Return the listing below unchanged, but without pictures.

Given records.
________________________________________

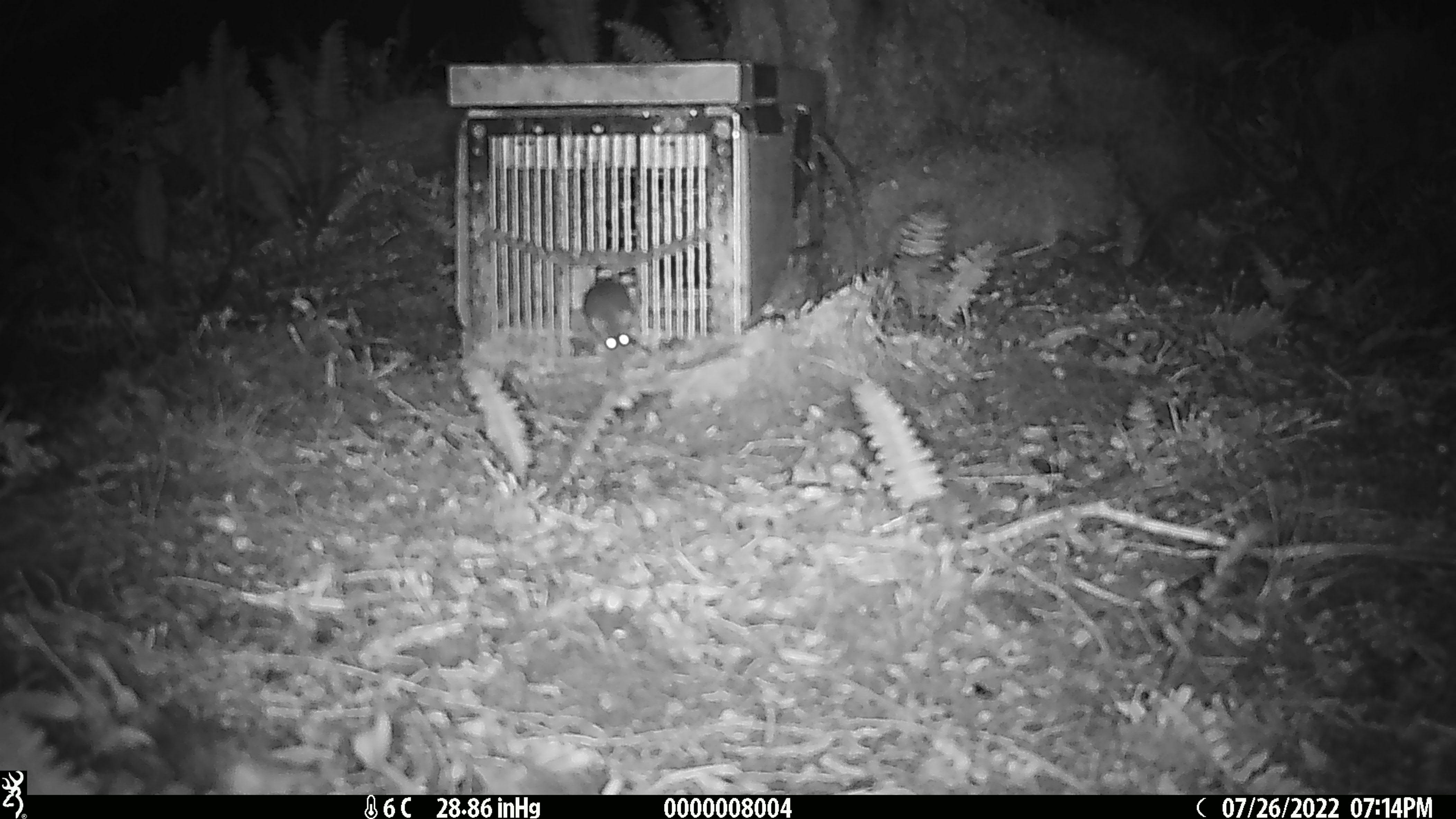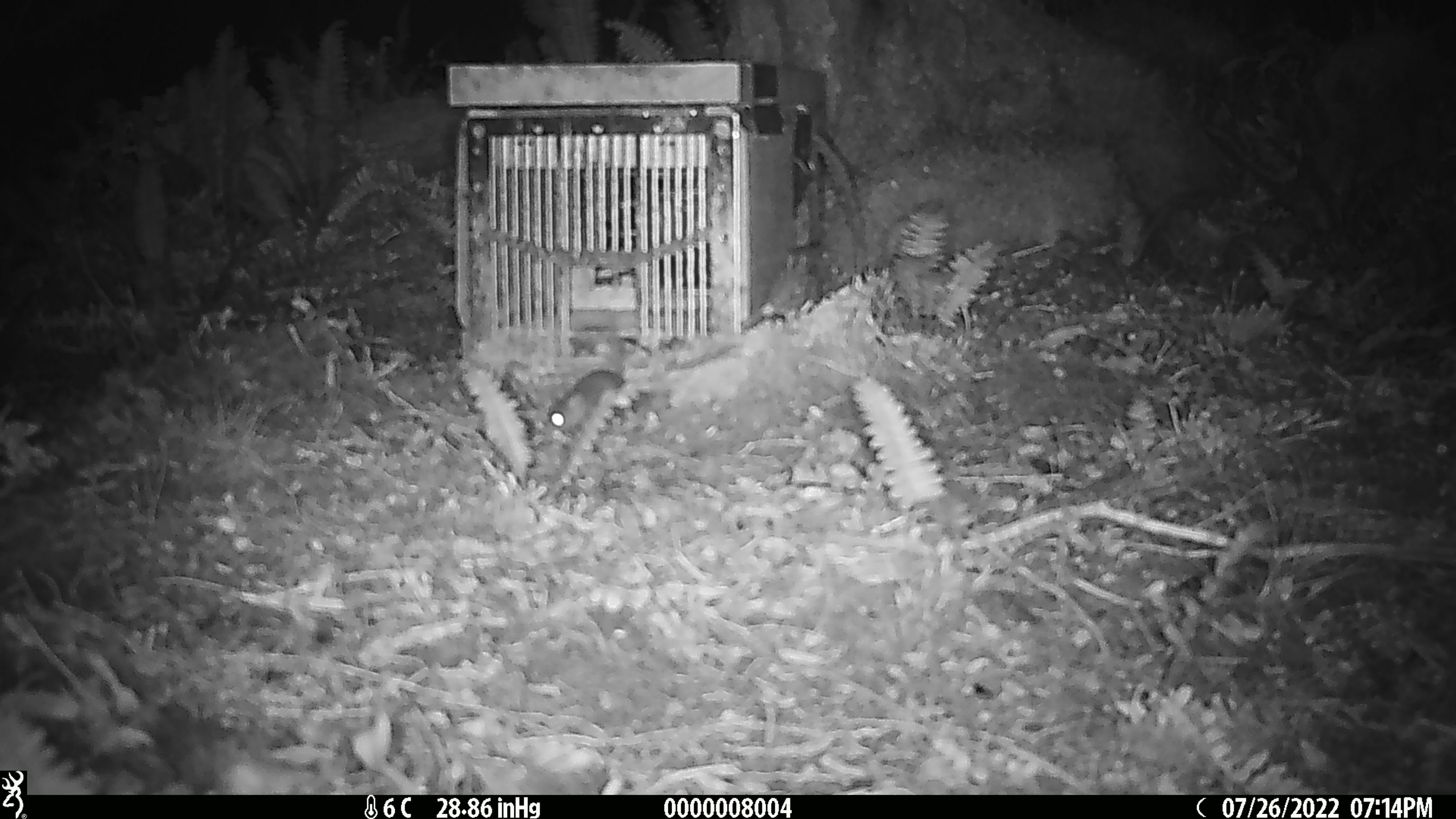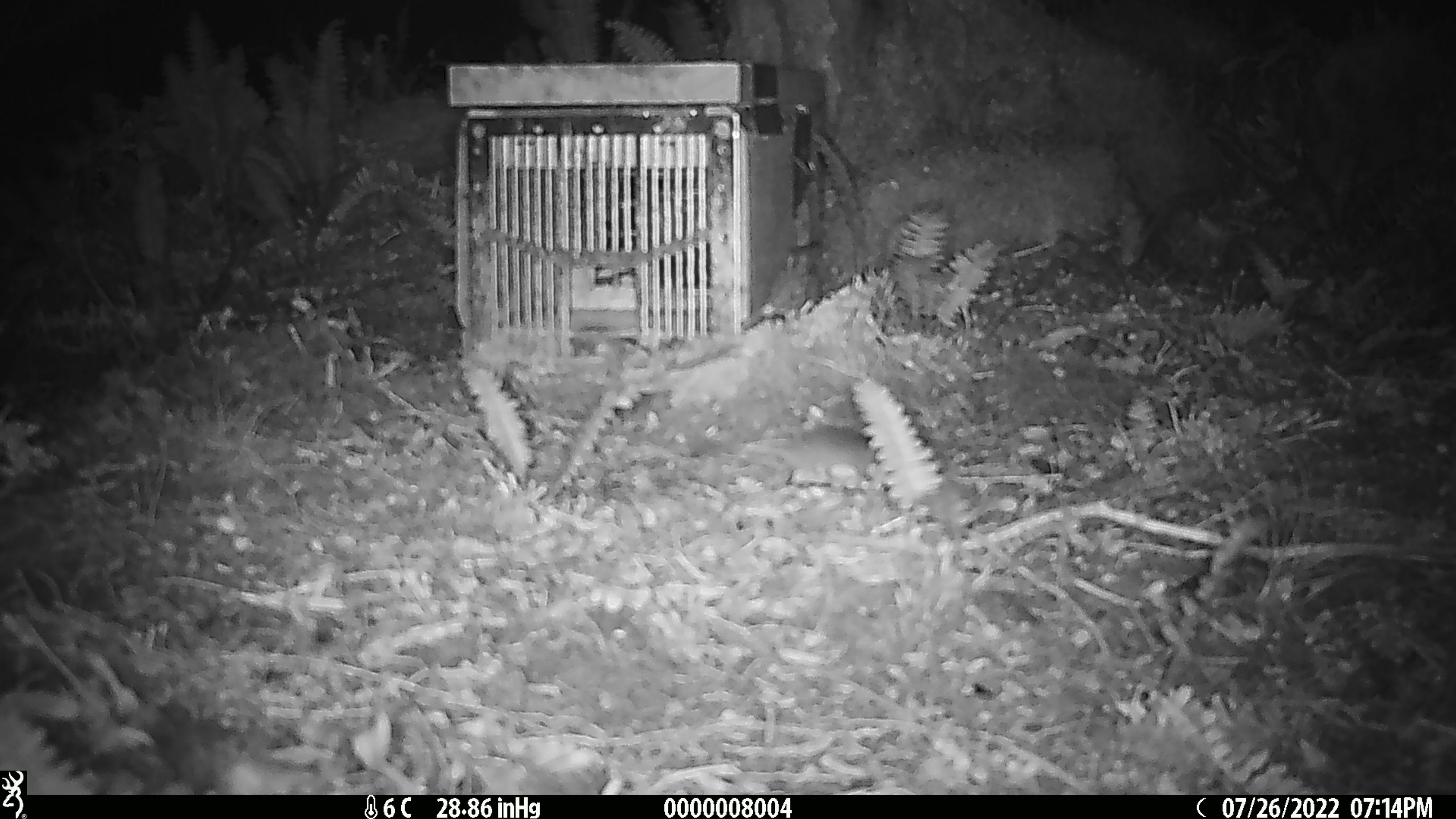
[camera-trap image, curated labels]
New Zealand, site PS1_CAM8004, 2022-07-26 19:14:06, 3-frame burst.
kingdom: Animalia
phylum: Chordata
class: Mammalia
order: Rodentia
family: Muridae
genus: Mus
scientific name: Mus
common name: mouse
Mouse (Mus).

________________________________________

Your solution.
[camera-trap image, curated labels]
New Zealand, site PS1_CAM8004, 2022-07-26 19:14:06, 3-frame burst.
kingdom: Animalia
phylum: Chordata
class: Mammalia
order: Rodentia
family: Muridae
genus: Mus
scientific name: Mus
common name: mouse
Mouse (Mus).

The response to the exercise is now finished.